◆ **Required task**
Please rewrite the data from its start through the line containing "rusted metal retaining", substituting "partial" for "incomplete" and changing nothing else.

◆ **Supplied material**
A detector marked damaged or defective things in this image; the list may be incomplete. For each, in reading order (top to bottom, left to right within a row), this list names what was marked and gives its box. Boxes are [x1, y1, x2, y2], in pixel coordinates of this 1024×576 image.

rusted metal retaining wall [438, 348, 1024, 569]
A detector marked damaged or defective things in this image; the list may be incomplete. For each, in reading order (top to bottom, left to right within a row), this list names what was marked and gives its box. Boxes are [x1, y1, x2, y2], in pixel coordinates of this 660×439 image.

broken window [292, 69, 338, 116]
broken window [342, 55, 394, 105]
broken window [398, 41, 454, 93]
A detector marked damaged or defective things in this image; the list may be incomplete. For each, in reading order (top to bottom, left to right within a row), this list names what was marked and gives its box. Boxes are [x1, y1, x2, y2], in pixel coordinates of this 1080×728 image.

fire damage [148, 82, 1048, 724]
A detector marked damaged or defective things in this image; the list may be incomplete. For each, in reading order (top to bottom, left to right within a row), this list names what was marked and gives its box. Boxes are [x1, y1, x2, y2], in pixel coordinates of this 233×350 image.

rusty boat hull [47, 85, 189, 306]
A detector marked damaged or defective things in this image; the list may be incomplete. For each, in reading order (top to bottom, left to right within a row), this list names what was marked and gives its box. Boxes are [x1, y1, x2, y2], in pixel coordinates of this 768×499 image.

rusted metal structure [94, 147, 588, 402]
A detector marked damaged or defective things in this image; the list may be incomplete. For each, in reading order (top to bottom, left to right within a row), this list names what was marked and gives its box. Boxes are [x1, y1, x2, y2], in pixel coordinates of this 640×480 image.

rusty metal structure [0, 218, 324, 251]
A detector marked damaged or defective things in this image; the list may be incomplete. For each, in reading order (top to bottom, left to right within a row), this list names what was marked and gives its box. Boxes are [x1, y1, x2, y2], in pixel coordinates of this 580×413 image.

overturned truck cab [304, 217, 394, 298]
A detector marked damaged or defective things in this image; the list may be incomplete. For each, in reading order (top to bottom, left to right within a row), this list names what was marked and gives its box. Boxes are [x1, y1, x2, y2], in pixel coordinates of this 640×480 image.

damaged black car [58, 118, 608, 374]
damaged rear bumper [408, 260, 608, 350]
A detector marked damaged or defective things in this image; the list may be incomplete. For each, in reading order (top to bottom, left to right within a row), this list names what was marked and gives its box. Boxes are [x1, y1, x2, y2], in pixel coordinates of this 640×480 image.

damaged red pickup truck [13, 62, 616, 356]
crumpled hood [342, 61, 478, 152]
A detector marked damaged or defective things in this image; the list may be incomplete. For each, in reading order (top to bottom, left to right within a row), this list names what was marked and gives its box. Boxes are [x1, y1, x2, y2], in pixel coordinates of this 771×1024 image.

◆ **Task answer**
A detector marked damaged or defective things in this image; the list may be partial. For each, in reading order (top to bottom, left to right within a row), this list names what was marked and gives its box. Boxes are [x1, y1, x2, y2], in pixel coordinates of this 1024×576 image.

rusted metal retaining wall [438, 348, 1024, 569]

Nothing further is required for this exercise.